● **Given request A**
Please repeat the entries exactly, covering the stretch from the start of the entries through the line that contains "180L202 184V188H205V190H209V192H213V190H217L219 186H221V178L215".

● **Excerpted text**

Effort Targets Drunk Drivers
New Year’s Eve revelry doesn’t start in earnest until tonight, but law enforcement agencies have already begun a stepped-up effort to arrest drunk drivers and keep them off the road this holiday weekend.
Officials on Friday urged imbibers to call taxis, take advantage of free ride services or arrange for sober designated drivers to give them lifts home after partying.
“We’re asking that people plan ahead and that they recognize this is a serious matter. It pays off in lives saved,” said Deputy Chief Michel Moore of the Los Angeles Police Department.
The California Highway Patrol and LAPD announced that they will have “every available officer” scanning the highways this weekend for telltale signs of driving while intoxicated, such as weaving, speeding and driving without lights.
“That means 80% of our field officers are out patrolling,” said Officer Armando Clemente, a CHP spokesman.
Even CHP brass who normally sit behind desks are taking the wheel as part of the agency’s statewide crackdown, which began Dec. 16 and continues until midnight Monday, he said.
“The message here is that you have a choice, you have options,” said Los Angeles Councilwoman Wendy Greuel just before the LAPD’s drunk-driving patrols fanned out through the city at 5 p.m. Friday.
“It’s a time when we’re celebrating life and the beginning of a new year,” she said. “But people also forget and make bad choices. If you don’t make the right choice, we will have enforcement officers all over the city to make that choice for you.”
LAPD officers will work extra shifts through 2 a.m. Monday, said Det. Bill Bustos, who is coordinating the department’s effort.

● **Given request B**
Name every person mentioned in the article on the drunk-driving crackdown.

● **Dataset**
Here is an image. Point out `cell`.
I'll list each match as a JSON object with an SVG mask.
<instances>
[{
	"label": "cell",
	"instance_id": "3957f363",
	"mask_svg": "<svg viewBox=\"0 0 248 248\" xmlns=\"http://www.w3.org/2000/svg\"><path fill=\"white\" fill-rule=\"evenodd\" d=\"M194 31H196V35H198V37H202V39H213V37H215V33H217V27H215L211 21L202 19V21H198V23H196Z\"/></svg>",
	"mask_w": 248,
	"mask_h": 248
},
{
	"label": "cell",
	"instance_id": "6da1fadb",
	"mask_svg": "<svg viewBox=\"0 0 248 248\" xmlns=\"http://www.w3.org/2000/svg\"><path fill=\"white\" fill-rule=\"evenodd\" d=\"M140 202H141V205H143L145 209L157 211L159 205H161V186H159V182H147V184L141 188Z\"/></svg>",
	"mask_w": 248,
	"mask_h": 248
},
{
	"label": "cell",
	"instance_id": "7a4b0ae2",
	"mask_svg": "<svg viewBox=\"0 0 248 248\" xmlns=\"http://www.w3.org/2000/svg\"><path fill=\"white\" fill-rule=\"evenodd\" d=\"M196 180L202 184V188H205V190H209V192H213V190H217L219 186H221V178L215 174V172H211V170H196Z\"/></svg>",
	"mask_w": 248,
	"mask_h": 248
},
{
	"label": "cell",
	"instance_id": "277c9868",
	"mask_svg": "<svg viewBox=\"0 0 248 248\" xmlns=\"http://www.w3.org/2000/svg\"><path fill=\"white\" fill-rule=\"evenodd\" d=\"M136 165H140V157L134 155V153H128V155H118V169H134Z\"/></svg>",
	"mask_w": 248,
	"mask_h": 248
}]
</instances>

● **Complete answer A**
Here is an image. Point out `cell`.
I'll list each match as a JSON object with an SVG mask.
<instances>
[{
	"label": "cell",
	"instance_id": "3957f363",
	"mask_svg": "<svg viewBox=\"0 0 248 248\" xmlns=\"http://www.w3.org/2000/svg\"><path fill=\"white\" fill-rule=\"evenodd\" d=\"M194 31H196V35H198V37H202V39H213V37H215V33H217V27H215L211 21L202 19V21H198V23H196Z\"/></svg>",
	"mask_w": 248,
	"mask_h": 248
},
{
	"label": "cell",
	"instance_id": "6da1fadb",
	"mask_svg": "<svg viewBox=\"0 0 248 248\" xmlns=\"http://www.w3.org/2000/svg\"><path fill=\"white\" fill-rule=\"evenodd\" d=\"M140 202H141V205H143L145 209L157 211L159 205H161V186H159V182H147V184L141 188Z\"/></svg>",
	"mask_w": 248,
	"mask_h": 248
},
{
	"label": "cell",
	"instance_id": "7a4b0ae2",
	"mask_svg": "<svg viewBox=\"0 0 248 248\" xmlns=\"http://www.w3.org/2000/svg\"><path fill=\"white\" fill-rule=\"evenodd\" d=\"M196 180L202 184V188H205V190H209V192H213V190H217L219 186H221V178L215 174V172H211V170H196Z\"/></svg>",

● **Complete answer B**
Michel Moore, Armando Clemente, Wendy Greuel, Bill Bustos